● **EXERCISE DESCRIPTION**:
Set down the passage of the article on the East Anglian Book Awards word for word, everything from "Published by independent" down to "over a decade.".

● **SELECTED EXCERPT**:

= = = = =

You are viewing your 1 free article this month. Login to read more articles.
Iron Man (Salt Publishing), the debut memoir by novelist and short story writer Lynne Bryan, has been crowned Book of the Year at the East Anglian Book Awards 2022, after triumphing in the Memoir & Biography category.
The announcement was made at a ceremony hosted by awards partners Jarrold, the Eastern Daily Press and the National Centre for Writing on 16th February. Bryan receives a £1,000 prize.
Published by independent publishing house Salt, based in Cromer, Iron Man addresses Bryan’s relationship with her disabled father and the writer’s block she had experienced for over a decade.
Bryan said: “If feels absolutely amazing to win. I’ve never won anything for my writing so this is a big thing for me. Iron Man was so very difficult to write and very difficult to place with a publisher. I’m grateful to Salt for being brave enough to take the book on. I’m just thrilled. This prize will give me the confidence to keep writing.
“The book began in 2015 at my father’s hospital bedside as he lay dying. I listened to what his visitors said about him, their memories of what happened when he first became paralysed after contracting polio while swimming in the local canal and I noted every detail. A boy of 15, able-bodied then suddenly not, confined to a life of dragging himself around using a leg-iron and crutches, a life that exposed him to humiliation and unfairness, that saw him get paid less than able-bodied men, that saw him fire up an extraordinary will to survive. My notes became a diary.
“Then I dug out another diary that I’d started at art school and began to make connections between my artworks and references to his leg-iron, which resulted in my making connections with another diary which I’d written when pregnant. On and on.”
Caroline Jarrold, community affairs adviser at Jarrold & Sons and one of the judges for this year’s prize, said: “Iron Man is the book that Lynne Bryan had to write. It is a brave and honest account, beautifully written and a very worthy winner.”
The winning titles in the sub-categories were: Stewkey Blues: Stories by D J Taylor (Salt Publishing) in Fiction; The Art of Doris and Anna Zinkeisen by Philip Kelleway, Emma Roodhouse, and Nicola Evans (Unicorn) in General Non-Fiction; Wingfield: Suffolk’s Forgotten Castle by Elaine Murphy (Poppyland Publishing) in History & Tradition; Boudicca by Matt Haw (Templar Poetry) in Poetry; and Spark by Mitch Johnson (Orion), which won The Mal Peet Children’s Award. The Exceptional Contribution Award 2022 for outstanding work within writing and publishing in the region was presented to longstanding publishing magazine The Rialto.

= = = = =

● **ENTRIES PROVIDED**:
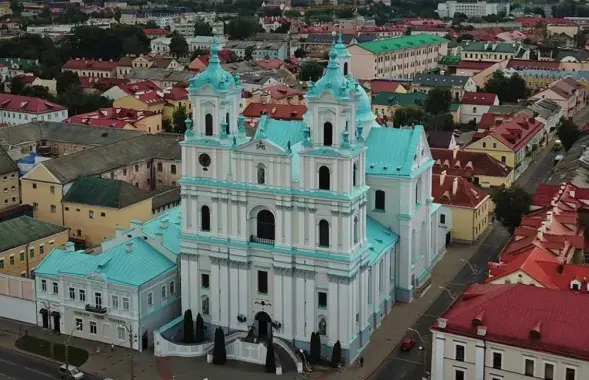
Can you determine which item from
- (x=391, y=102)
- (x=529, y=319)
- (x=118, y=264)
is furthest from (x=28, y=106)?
(x=529, y=319)

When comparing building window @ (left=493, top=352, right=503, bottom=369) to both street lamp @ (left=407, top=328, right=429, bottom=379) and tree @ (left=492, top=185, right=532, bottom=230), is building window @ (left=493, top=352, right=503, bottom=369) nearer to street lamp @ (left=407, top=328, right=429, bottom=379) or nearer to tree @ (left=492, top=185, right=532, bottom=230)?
street lamp @ (left=407, top=328, right=429, bottom=379)

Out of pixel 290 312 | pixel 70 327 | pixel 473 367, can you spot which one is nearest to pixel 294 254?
pixel 290 312

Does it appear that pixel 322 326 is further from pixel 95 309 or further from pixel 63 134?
pixel 63 134

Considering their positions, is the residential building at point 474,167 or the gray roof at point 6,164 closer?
the gray roof at point 6,164

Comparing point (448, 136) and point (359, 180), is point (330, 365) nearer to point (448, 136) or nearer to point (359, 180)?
point (359, 180)

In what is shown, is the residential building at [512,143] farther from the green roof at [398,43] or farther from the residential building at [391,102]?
the green roof at [398,43]

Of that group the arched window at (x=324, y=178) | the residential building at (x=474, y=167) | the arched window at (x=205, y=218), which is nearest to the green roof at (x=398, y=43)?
the residential building at (x=474, y=167)
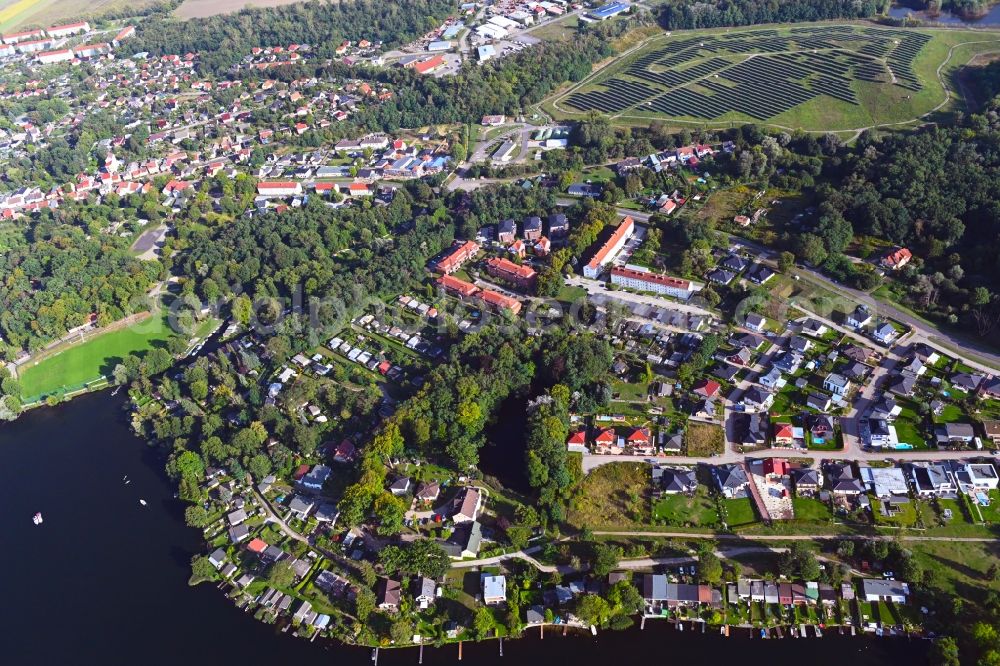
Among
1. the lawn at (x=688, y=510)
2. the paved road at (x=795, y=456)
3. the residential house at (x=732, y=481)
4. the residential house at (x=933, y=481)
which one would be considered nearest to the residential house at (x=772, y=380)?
the paved road at (x=795, y=456)

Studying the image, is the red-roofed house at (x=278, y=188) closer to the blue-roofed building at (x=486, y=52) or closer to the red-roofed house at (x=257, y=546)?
the blue-roofed building at (x=486, y=52)

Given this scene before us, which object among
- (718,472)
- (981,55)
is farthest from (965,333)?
(981,55)

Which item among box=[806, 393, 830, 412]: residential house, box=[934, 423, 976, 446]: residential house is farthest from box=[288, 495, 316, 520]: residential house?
box=[934, 423, 976, 446]: residential house

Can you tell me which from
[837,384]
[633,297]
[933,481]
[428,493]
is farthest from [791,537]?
[633,297]

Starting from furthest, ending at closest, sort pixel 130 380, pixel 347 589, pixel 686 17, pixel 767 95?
pixel 686 17
pixel 767 95
pixel 130 380
pixel 347 589

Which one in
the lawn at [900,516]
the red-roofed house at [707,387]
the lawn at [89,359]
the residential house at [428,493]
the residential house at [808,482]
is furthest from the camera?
the lawn at [89,359]

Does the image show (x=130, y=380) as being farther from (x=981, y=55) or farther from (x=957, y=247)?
(x=981, y=55)
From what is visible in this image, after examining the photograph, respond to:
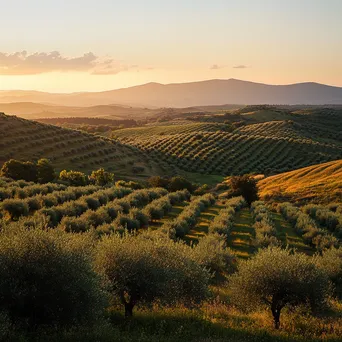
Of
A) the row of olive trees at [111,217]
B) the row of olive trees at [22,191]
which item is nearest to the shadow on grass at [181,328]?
the row of olive trees at [111,217]

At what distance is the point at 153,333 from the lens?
1245 centimetres

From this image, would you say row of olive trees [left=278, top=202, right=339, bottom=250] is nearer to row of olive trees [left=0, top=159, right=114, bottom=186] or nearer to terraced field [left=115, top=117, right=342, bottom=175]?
row of olive trees [left=0, top=159, right=114, bottom=186]

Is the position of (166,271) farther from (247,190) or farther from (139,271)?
(247,190)

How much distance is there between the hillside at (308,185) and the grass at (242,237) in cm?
1178

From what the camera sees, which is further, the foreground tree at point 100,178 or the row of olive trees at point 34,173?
the foreground tree at point 100,178

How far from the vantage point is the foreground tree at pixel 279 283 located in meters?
13.6

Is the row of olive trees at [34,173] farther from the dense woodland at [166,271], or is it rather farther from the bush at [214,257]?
the bush at [214,257]

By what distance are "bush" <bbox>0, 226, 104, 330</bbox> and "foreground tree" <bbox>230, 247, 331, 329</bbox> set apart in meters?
5.49

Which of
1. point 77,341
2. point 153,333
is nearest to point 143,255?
point 153,333

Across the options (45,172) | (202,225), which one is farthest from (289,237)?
(45,172)

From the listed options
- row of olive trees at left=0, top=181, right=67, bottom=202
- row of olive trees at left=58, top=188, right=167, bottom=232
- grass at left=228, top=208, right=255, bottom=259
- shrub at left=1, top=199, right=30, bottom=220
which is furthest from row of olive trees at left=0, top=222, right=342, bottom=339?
row of olive trees at left=0, top=181, right=67, bottom=202

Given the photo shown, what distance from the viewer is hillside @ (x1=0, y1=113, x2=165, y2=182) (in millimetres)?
79062

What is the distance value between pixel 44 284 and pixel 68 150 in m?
77.7

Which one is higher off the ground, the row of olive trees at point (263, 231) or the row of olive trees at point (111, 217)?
the row of olive trees at point (111, 217)
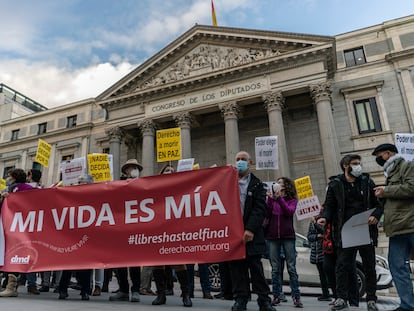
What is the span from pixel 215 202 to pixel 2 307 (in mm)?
3038

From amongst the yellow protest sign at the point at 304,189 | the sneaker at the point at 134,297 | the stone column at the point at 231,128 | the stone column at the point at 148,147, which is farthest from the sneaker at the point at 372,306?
the stone column at the point at 148,147

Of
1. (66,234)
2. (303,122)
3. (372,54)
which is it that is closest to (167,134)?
(66,234)

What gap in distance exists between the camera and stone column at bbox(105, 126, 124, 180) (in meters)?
24.4

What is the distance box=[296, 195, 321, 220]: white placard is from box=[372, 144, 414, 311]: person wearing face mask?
514cm

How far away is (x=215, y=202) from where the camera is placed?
4.84 m

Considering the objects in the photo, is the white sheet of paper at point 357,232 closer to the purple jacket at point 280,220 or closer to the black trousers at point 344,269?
the black trousers at point 344,269

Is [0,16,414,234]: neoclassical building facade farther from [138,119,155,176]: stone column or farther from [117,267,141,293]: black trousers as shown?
[117,267,141,293]: black trousers

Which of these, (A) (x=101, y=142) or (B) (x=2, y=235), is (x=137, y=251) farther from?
(A) (x=101, y=142)

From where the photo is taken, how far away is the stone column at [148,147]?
22.7 meters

= = = = =

● **ANSWER TO THIS EXERCISE**:
Published by independent publishing house Salt, based in Cromer, Iron Man addresses Bryan’s relationship with her disabled father and the writer’s block she had experienced for over a decade.